[Stored data entries]
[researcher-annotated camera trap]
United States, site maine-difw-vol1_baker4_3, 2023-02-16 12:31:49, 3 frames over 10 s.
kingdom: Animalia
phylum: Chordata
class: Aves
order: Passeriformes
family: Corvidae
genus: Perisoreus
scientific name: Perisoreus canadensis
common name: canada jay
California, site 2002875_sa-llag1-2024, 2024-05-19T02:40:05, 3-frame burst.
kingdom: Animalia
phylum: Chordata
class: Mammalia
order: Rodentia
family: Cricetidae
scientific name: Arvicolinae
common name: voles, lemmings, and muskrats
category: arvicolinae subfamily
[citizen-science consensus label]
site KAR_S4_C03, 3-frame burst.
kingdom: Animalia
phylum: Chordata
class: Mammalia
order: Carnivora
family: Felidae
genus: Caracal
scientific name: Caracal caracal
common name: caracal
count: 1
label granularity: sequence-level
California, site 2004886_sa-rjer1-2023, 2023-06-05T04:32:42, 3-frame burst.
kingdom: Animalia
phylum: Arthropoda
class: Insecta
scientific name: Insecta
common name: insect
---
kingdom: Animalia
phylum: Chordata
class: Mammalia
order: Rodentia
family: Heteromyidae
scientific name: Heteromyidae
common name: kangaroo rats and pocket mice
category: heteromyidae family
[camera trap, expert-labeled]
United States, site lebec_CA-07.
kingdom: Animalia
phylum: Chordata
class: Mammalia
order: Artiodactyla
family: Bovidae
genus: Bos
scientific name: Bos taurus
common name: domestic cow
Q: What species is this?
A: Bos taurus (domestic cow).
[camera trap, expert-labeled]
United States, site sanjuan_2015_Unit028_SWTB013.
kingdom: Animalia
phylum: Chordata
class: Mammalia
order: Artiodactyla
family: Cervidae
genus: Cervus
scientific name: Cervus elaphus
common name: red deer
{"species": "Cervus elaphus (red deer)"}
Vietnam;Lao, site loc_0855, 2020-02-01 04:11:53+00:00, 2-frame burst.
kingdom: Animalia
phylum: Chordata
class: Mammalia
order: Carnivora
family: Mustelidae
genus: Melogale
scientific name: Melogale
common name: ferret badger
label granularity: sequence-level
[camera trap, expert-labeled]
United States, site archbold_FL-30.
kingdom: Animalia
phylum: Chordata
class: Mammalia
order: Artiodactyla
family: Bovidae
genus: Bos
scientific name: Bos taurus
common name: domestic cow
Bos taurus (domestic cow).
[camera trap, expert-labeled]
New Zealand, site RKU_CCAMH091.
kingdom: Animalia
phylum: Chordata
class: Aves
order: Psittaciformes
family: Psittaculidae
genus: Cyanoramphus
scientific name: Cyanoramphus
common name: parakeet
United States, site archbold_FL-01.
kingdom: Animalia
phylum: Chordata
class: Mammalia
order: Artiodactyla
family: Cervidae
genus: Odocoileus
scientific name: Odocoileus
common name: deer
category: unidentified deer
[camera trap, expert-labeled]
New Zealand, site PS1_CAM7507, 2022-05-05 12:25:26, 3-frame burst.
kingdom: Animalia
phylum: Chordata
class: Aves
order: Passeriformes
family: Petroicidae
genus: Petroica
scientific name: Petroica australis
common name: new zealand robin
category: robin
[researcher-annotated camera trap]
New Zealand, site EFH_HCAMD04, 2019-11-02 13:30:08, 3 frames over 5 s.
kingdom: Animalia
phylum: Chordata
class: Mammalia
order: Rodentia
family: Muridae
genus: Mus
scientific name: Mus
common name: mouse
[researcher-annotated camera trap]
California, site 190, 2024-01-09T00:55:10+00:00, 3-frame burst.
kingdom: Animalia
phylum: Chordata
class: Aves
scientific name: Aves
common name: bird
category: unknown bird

- WHAT TO DO:
Write out the data above again, word for word.

- SOLUTION FOR THIS EXERCISE:
[researcher-annotated camera trap]
United States, site maine-difw-vol1_baker4_3, 2023-02-16 12:31:49, 3 frames over 10 s.
kingdom: Animalia
phylum: Chordata
class: Aves
order: Passeriformes
family: Corvidae
genus: Perisoreus
scientific name: Perisoreus canadensis
common name: canada jay
California, site 2002875_sa-llag1-2024, 2024-05-19T02:40:05, 3-frame burst.
kingdom: Animalia
phylum: Chordata
class: Mammalia
order: Rodentia
family: Cricetidae
scientific name: Arvicolinae
common name: voles, lemmings, and muskrats
category: arvicolinae subfamily
[citizen-science consensus label]
site KAR_S4_C03, 3-frame burst.
kingdom: Animalia
phylum: Chordata
class: Mammalia
order: Carnivora
family: Felidae
genus: Caracal
scientific name: Caracal caracal
common name: caracal
count: 1
label granularity: sequence-level
California, site 2004886_sa-rjer1-2023, 2023-06-05T04:32:42, 3-frame burst.
kingdom: Animalia
phylum: Arthropoda
class: Insecta
scientific name: Insecta
common name: insect
---
kingdom: Animalia
phylum: Chordata
class: Mammalia
order: Rodentia
family: Heteromyidae
scientific name: Heteromyidae
common name: kangaroo rats and pocket mice
category: heteromyidae family
[camera trap, expert-labeled]
United States, site lebec_CA-07.
kingdom: Animalia
phylum: Chordata
class: Mammalia
order: Artiodactyla
family: Bovidae
genus: Bos
scientific name: Bos taurus
common name: domestic cow
Q: What species is this?
A: Bos taurus (domestic cow).
[camera trap, expert-labeled]
United States, site sanjuan_2015_Unit028_SWTB013.
kingdom: Animalia
phylum: Chordata
class: Mammalia
order: Artiodactyla
family: Cervidae
genus: Cervus
scientific name: Cervus elaphus
common name: red deer
{"species": "Cervus elaphus (red deer)"}
Vietnam;Lao, site loc_0855, 2020-02-01 04:11:53+00:00, 2-frame burst.
kingdom: Animalia
phylum: Chordata
class: Mammalia
order: Carnivora
family: Mustelidae
genus: Melogale
scientific name: Melogale
common name: ferret badger
label granularity: sequence-level
[camera trap, expert-labeled]
United States, site archbold_FL-30.
kingdom: Animalia
phylum: Chordata
class: Mammalia
order: Artiodactyla
family: Bovidae
genus: Bos
scientific name: Bos taurus
common name: domestic cow
Bos taurus (domestic cow).
[camera trap, expert-labeled]
New Zealand, site RKU_CCAMH091.
kingdom: Animalia
phylum: Chordata
class: Aves
order: Psittaciformes
family: Psittaculidae
genus: Cyanoramphus
scientific name: Cyanoramphus
common name: parakeet
United States, site archbold_FL-01.
kingdom: Animalia
phylum: Chordata
class: Mammalia
order: Artiodactyla
family: Cervidae
genus: Odocoileus
scientific name: Odocoileus
common name: deer
category: unidentified deer
[camera trap, expert-labeled]
New Zealand, site PS1_CAM7507, 2022-05-05 12:25:26, 3-frame burst.
kingdom: Animalia
phylum: Chordata
class: Aves
order: Passeriformes
family: Petroicidae
genus: Petroica
scientific name: Petroica australis
common name: new zealand robin
category: robin
[researcher-annotated camera trap]
New Zealand, site EFH_HCAMD04, 2019-11-02 13:30:08, 3 frames over 5 s.
kingdom: Animalia
phylum: Chordata
class: Mammalia
order: Rodentia
family: Muridae
genus: Mus
scientific name: Mus
common name: mouse
[researcher-annotated camera trap]
California, site 190, 2024-01-09T00:55:10+00:00, 3-frame burst.
kingdom: Animalia
phylum: Chordata
class: Aves
scientific name: Aves
common name: bird
category: unknown bird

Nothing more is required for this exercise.